I just want people to stop thinking that they can ever have any real understanding of what it’s like to be disabled, when they live without any disability at all. Just because you have the option to use a lift does not mean you know what it’s like to depend on the existence of lifts to go from one floor to another. You do not have the same devastation when you are blocked out of using the lift because other people choose to use it en masse, you don’t face the same worry that one day you’ll be on the third floor of a building and be led into a back office because the fire alarms gone off and you can’t use the lift, and you can’t use the stairs. And I’m just scratching the surface, and I’m only focusing on the physical disability aspect. There are so many things that people just go around taking for granted. A day in a wheelchair isn’t going to fix that. There’s a known temporariness to it. There’s the novelty factor. In real life, it never ends, life long disabilities don’t just go away, and sometimes it all just gets you down. I miss how simple my life was when my only problem was bruised forearms from my crutches.

Here it’s sports games, but I have seen talk of teachers suggesting students hire wheelchairs for a day and try going about every day life for a week in a wheelchair, instead.

Don’t do that, that’s disruptive on all accounts. You will be taking a needed mobility aid from someone who might need to use it. You will be using accommodations saved for the convenience and assistance of disabled people, who already have very little accommodations available. You will be using our spaces and putting is out in a world that already puts us out enough. We’ve got able bodied people using the disabled toilet for selfies, and parents using the wheelchair space for their buggies.
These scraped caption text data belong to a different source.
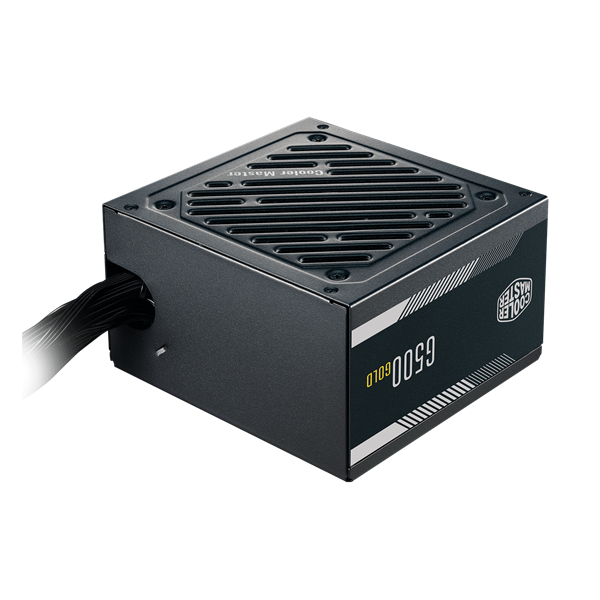 Cooler Master G500 Gold ATX desktop tápegység 500W 80+ Gold BOX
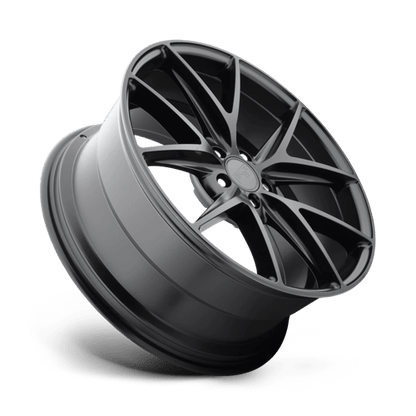 Niche M117 MISANO Matte Black 19x8.5 +45 5x120mm 64.1mm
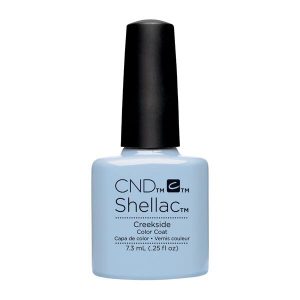 Shellac Vernis U.V professionnel CreekSide. Prends ça!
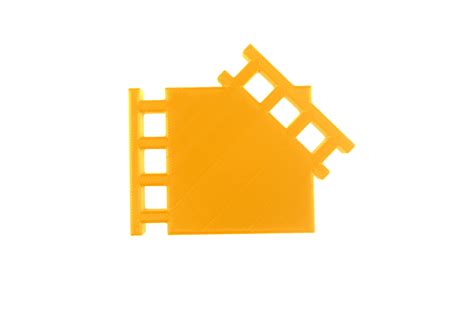 New Line Cinema Logo 3D Printed Customizable Design Movie | Etsy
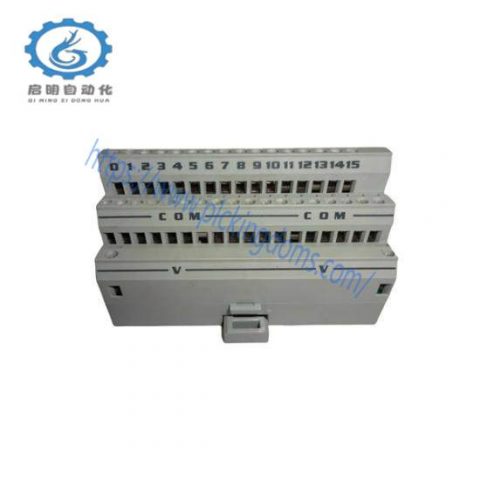 ABB S200TB2 Terminal Block for Industrial Automation, Control & Monitoring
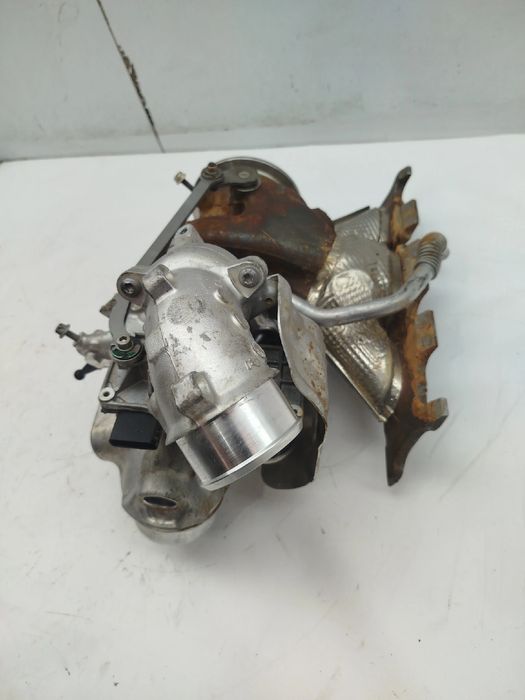 Turbo / compressor MERCEDES-BENZ GLC (X254)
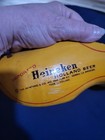 Heineken Beer Holland Wooden Advertising Shoe
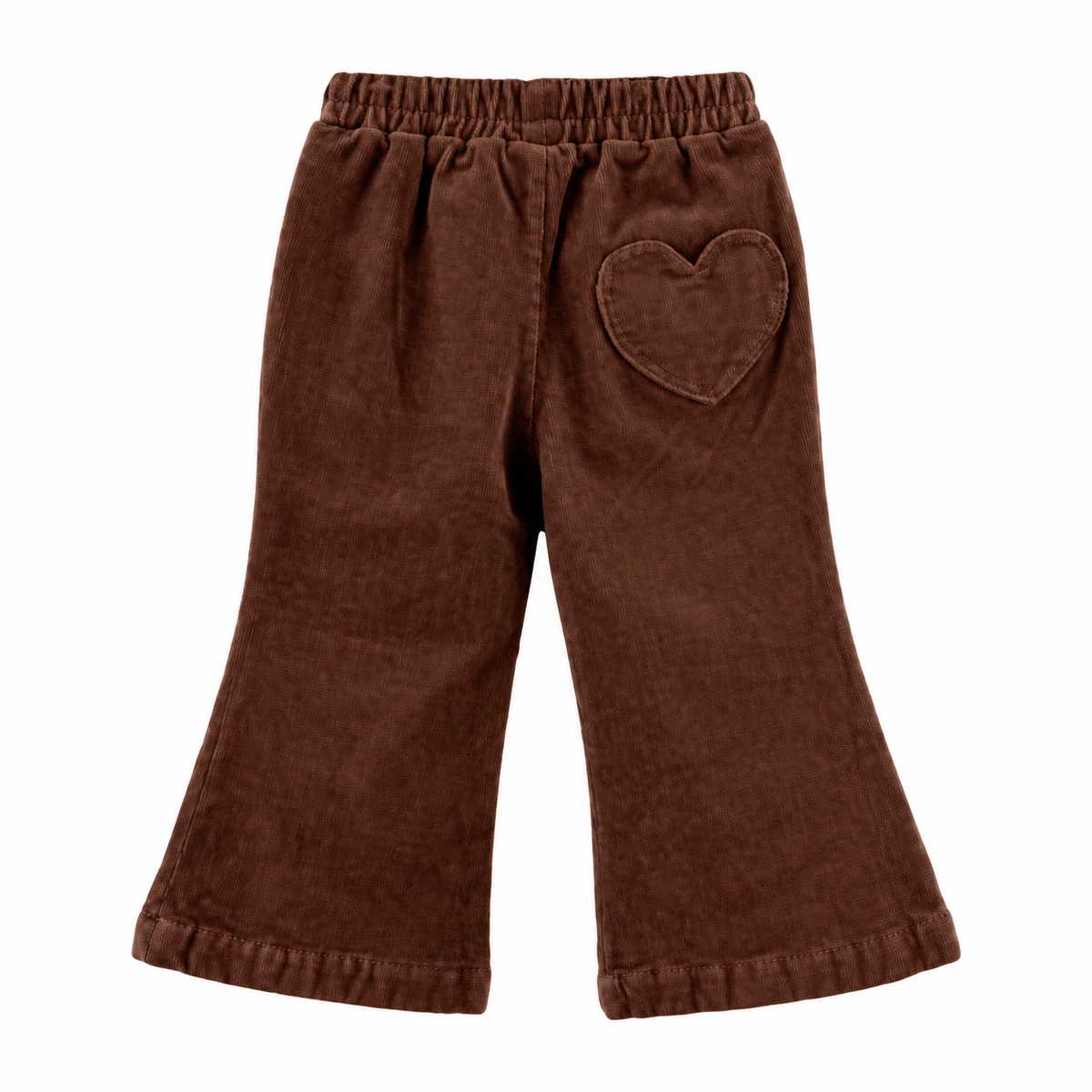 Heart Flare Pants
Nobody is clarevoyant, yet everyone has faith that nobody is going to roll up within the next ten minutes and need these things, and then they’re so surprised and angry at us when we turn up and need those things. We’re already in competition for that one wheelchair space, we don’t need anyone else making it harder.

Don’t do it. And whilst you’re listening, do me a favour, everybody. Go and watch that episode of Saved by the Bell, where Zack goes on a date with Melissa, a girl in a wheelchair, and they end up putting on a wheelchair basketball charity match. Take note of everything all of the regular characters do in that episode.

And then repeat these words “This is the most ignorant thing you can do. Don’t do it. Ever.” And then live by those words. Teach those words. Become one with those words.

This is AFJ, calm and collected as ever.